Der Ortsbeirat Forstfeld hatte sich im Sommer dafür ausgesprochen, ausführlichere Zusatztafeln unter den Schildern der Kolonialstraßen anbringen zu lassen, berichtete jetzt Ortsvorsteherin Brigitte Ledderhose (SPD). Außerdem sei geplant, eine Tafel mit ausführlichen Informationen an einem zentralen Ort in der Afrika-Siedlung aufzustellen. „An der Formulierung der Texte wird bereits gearbeitet“, sagte Ledderhose.

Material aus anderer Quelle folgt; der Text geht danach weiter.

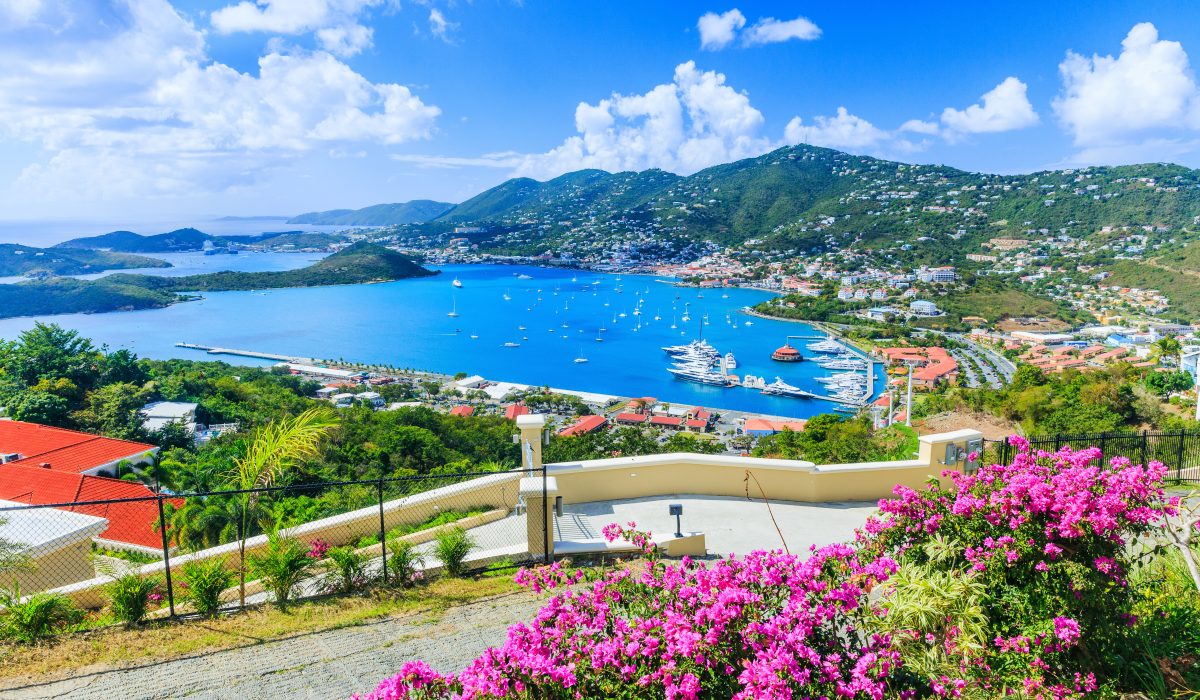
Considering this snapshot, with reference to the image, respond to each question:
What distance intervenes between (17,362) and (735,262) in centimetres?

„Der Nachhilfe durch Herrn Stadtverordneten Harry Völler aus Bettenhausen für den zuständigen Ortsbeirat Forstfeld hätte es also nicht bedurft.“

Die Ortsvorsteherin reagierte auf einen Vorstoß des SPD-Stadtverordneten Harry Völler, der eben das vorgeschlagen hatte (wir berichteten). Als Beispiele hatte er neben der Waldemar-Petersen-Straße unter anderem die Lüderitz- und Wißmannstraße im Afrika-Viertel angeführt. „Hätte Herr Völler sich bei dem zuständigen Ortsbeirat Forstfeld vorher sachkundig gemacht, hätte er nicht etwas erneut vorschlagen müssen, was längst in Bearbeitung ist und demnächst seinen Abschluss findet“, sagte Ledderhose. „Der Nachhilfe durch Herrn Stadtverordneten Harry Völler aus Bettenhausen für den zuständigen Ortsbeirat Forstfeld hätte es also nicht bedurft.“

In Kassel sind 480 Straßen nach Personen benannt. Für die Waldemar-Petersen-Straße wurde kürzlich eine Umbenennung ins Spiel gebracht. Darüber entscheiden müsste der zuständige Ortsbeirat auf Vorschlag des Magistrats.

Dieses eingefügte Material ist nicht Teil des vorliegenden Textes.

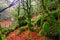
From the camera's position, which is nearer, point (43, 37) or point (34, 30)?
point (43, 37)

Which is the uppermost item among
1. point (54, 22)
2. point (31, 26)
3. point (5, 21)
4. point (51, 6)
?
point (51, 6)

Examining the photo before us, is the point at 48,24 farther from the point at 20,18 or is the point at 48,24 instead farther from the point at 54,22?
the point at 20,18

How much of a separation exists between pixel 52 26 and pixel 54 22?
1.06 ft

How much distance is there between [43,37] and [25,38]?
1.97 metres

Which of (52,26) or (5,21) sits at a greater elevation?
(52,26)

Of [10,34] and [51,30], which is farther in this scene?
[10,34]

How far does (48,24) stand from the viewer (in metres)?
9.30

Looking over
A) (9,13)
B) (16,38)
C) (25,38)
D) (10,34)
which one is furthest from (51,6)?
(9,13)

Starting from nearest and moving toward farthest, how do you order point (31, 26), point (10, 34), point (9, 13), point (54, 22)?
point (54, 22) < point (31, 26) < point (10, 34) < point (9, 13)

Nach der jüngsten Berichterstattung haben viele Leser auf HNA.de den Vorschlag diskutiert, ob mit ausführlicheren Erklärungen auf die Biografien von strittigen Straßennamensgebern hingewiesen werden sollte. Einen Auszug dokumentieren wir hier:

„Selbstverständlich ist es gut, die Geschichte tagtäglich aufzuarbeiten. Und selbstverständlich ist es gut, Personen mit – aus heutiger Sicht – abzulehnenden politischen Einstellung auch als solche erkennbar zu machen. Ob nun eine Umbenennung dienlicher ist als das Anbringen eines Zusatzes, welcher die Missachtung kundtut, sei dahingestellt“, schreibt ein Nutzer namens k.richter.

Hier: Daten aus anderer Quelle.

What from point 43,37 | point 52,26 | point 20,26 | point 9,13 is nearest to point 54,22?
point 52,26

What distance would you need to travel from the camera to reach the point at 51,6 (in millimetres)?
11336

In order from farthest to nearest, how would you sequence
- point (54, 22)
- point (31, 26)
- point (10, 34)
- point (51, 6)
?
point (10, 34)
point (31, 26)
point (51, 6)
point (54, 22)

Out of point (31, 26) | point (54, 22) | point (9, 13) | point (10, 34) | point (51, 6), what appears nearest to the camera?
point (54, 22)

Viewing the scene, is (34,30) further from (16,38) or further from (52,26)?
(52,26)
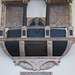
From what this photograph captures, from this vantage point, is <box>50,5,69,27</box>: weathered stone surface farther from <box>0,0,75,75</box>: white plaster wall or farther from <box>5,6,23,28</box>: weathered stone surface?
<box>5,6,23,28</box>: weathered stone surface

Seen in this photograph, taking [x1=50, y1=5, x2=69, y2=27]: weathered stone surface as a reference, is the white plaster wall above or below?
below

„Die einzig sinnvolle Alternative wäre, generell auf Straßennamen mit Personenbezug zu verzichten. Man will aber nur bestehende Benennungen einzelner Personen verändern, weil abseits der Ehrungen unschöne Dinge herausgekommen sind“, kommentiert Clemens80. „Da wird man noch viel öfter was finden, je nachdem wie sensibel welche Themen gerade sind und schafft sich damit jede Menge Arbeit. Da wäre ein Zusatz zur Erklärung die bessere Lösung.“

Bei Diskussionen im Internet ist es üblich, Spitznamen zu verwenden.